Segment Open

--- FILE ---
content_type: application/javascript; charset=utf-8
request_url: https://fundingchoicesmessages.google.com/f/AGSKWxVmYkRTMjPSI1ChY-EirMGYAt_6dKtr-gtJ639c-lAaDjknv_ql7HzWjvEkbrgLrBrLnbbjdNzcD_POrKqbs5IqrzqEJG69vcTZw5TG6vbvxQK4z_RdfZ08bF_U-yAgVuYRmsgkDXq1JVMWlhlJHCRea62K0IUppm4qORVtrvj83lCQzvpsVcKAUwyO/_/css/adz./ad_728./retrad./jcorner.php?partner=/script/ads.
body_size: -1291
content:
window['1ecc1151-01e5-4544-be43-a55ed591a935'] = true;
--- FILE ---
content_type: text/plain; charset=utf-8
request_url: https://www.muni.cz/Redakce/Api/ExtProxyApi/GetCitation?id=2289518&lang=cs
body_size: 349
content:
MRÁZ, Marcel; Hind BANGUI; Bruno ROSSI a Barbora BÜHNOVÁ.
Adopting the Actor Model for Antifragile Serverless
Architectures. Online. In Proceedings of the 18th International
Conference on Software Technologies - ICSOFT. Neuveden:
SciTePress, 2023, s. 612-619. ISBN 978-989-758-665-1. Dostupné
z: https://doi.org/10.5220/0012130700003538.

Segment Closed
Segment Open

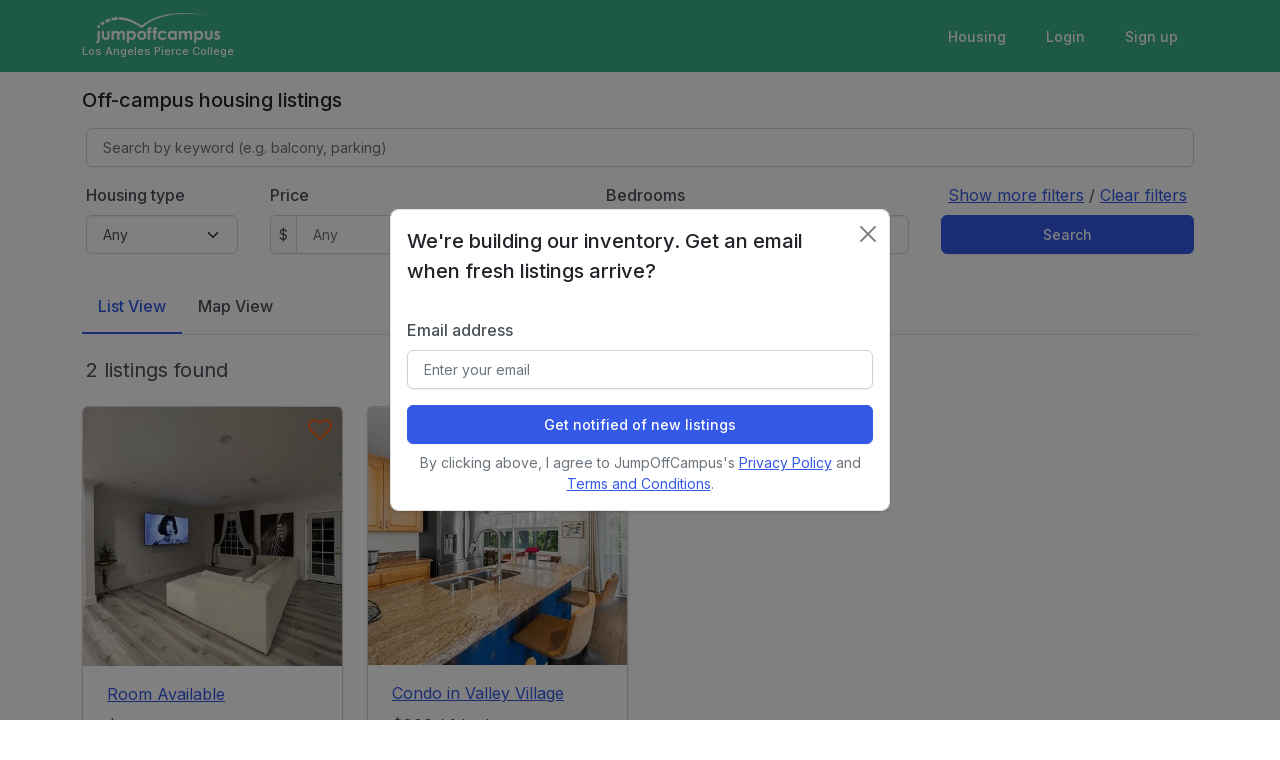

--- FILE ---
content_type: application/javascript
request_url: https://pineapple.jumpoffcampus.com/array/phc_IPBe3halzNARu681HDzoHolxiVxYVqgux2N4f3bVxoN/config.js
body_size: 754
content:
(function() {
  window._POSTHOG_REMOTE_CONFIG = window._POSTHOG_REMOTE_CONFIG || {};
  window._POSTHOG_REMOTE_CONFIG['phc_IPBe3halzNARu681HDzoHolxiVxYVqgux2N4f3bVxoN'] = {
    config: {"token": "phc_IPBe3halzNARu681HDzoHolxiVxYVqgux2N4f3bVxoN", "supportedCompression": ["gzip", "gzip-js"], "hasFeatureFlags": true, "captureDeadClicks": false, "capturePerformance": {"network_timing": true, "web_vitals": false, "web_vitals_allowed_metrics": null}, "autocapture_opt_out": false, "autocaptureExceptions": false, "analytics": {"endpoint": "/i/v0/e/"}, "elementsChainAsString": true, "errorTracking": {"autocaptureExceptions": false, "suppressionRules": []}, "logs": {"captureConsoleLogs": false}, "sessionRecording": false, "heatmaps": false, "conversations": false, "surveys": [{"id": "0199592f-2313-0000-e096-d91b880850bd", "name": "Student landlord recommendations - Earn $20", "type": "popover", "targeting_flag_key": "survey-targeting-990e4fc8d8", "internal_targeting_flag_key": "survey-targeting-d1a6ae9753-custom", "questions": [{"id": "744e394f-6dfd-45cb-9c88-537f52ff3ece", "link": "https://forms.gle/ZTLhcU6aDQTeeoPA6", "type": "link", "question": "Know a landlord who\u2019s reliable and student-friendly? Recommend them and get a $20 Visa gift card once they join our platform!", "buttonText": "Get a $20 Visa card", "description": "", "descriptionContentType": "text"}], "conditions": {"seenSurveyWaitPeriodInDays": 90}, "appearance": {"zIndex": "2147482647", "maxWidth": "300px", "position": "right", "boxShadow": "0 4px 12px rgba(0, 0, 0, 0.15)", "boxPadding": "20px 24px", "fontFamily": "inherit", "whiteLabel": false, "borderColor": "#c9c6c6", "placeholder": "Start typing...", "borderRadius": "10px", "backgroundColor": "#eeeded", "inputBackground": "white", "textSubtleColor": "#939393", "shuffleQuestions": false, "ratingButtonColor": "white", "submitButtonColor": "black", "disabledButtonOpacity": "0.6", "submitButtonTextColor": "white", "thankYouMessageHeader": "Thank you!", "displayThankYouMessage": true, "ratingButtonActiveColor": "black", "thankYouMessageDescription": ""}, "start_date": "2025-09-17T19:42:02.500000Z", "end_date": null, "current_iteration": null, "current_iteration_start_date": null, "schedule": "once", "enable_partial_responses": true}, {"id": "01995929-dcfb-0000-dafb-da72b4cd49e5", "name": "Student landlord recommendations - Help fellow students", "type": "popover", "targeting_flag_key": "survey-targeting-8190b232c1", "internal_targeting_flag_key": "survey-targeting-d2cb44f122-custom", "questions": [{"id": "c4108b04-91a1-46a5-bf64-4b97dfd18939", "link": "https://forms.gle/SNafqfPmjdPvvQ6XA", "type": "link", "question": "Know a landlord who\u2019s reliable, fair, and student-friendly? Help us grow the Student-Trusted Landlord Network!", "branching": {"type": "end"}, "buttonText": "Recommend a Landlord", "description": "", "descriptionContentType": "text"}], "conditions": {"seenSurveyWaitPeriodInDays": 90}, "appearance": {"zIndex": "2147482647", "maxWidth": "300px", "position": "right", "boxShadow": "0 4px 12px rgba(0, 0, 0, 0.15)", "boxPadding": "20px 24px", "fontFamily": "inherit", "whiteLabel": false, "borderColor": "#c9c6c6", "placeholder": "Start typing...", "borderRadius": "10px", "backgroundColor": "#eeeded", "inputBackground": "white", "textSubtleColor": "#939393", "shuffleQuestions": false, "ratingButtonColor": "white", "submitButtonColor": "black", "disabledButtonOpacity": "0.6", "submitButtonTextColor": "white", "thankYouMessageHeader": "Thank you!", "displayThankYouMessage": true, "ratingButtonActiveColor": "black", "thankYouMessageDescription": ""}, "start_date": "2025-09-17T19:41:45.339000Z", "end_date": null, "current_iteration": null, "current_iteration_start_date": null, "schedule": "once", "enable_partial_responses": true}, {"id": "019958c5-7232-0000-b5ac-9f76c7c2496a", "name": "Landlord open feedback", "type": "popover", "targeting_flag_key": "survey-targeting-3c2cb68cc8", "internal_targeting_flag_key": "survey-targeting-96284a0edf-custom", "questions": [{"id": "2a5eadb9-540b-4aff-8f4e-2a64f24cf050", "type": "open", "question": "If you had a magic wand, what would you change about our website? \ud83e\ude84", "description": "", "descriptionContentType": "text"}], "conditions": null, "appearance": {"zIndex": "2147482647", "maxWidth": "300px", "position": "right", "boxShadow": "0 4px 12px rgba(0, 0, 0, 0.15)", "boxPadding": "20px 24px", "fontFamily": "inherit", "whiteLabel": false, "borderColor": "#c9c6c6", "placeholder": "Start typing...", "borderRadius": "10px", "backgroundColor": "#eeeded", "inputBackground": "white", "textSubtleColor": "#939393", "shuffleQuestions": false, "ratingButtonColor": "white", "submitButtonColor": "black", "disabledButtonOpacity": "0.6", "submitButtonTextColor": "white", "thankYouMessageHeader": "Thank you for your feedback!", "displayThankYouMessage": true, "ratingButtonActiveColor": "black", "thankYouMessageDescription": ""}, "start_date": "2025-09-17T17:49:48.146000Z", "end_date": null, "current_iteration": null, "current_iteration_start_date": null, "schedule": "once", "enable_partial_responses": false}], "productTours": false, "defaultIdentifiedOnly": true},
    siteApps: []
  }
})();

Segment Closed
Segment Open

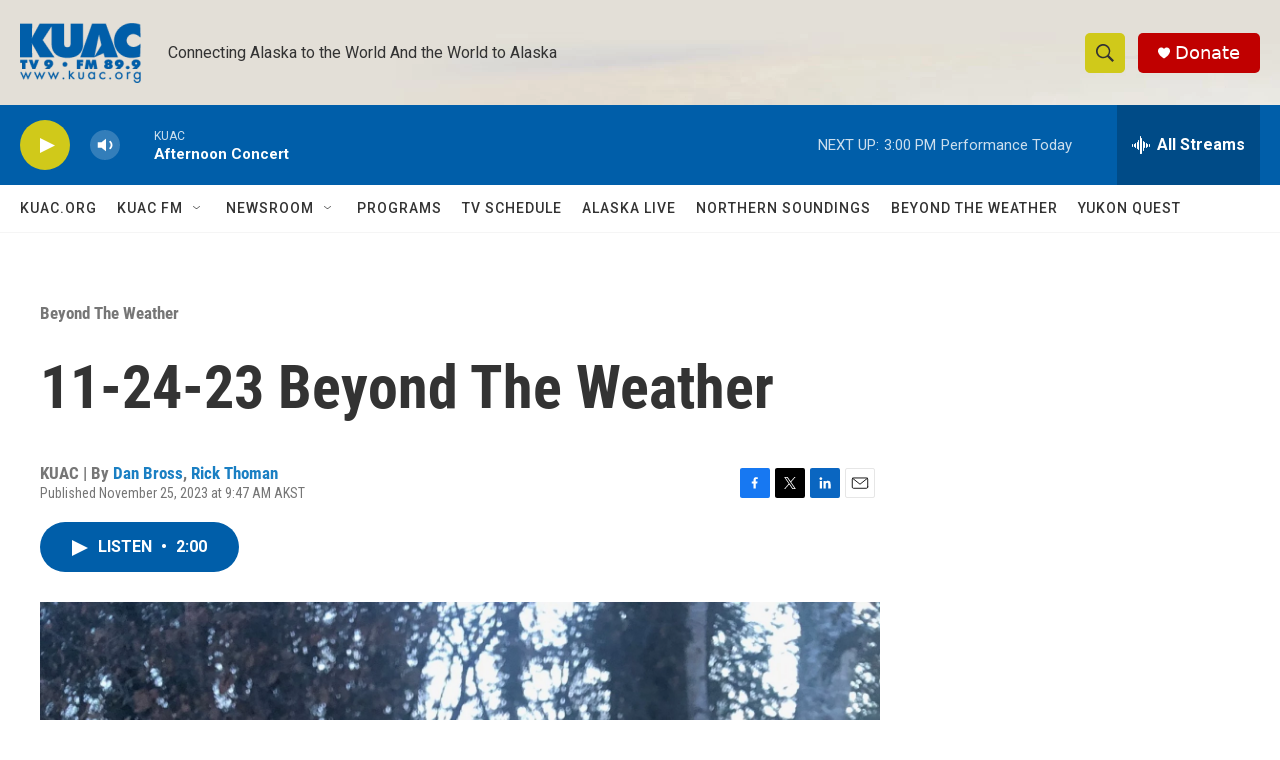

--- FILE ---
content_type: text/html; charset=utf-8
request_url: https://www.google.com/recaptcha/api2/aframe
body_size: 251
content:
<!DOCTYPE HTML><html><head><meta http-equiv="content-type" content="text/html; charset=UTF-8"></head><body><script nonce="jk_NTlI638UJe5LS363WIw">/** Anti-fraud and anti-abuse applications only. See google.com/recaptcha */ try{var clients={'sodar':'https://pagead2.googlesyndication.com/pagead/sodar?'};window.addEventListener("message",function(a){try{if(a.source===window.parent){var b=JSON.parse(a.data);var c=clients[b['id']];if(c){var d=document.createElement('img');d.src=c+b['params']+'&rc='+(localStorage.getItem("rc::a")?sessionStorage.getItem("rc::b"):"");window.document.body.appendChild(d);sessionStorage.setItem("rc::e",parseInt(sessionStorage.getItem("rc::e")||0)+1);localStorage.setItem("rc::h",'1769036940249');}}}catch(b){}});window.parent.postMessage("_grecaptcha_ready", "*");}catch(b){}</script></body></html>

Segment Closed

INSTRUCTIONS FOR THE TASK → Lines of the listing above that contain the word "function" must all be copied.

ANSWER TO THE PROBLEM →
(function() {
<!DOCTYPE HTML><html><head><meta http-equiv="content-type" content="text/html; charset=UTF-8"></head><body><script nonce="jk_NTlI638UJe5LS363WIw">/** Anti-fraud and anti-abuse applications only. See google.com/recaptcha */ try{var clients={'sodar':'https://pagead2.googlesyndication.com/pagead/sodar?'};window.addEventListener("message",function(a){try{if(a.source===window.parent){var b=JSON.parse(a.data);var c=clients[b['id']];if(c){var d=document.createElement('img');d.src=c+b['params']+'&rc='+(localStorage.getItem("rc::a")?sessionStorage.getItem("rc::b"):"");window.document.body.appendChild(d);sessionStorage.setItem("rc::e",parseInt(sessionStorage.getItem("rc::e")||0)+1);localStorage.setItem("rc::h",'1769036940249');}}}catch(b){}});window.parent.postMessage("_grecaptcha_ready", "*");}catch(b){}</script></body></html>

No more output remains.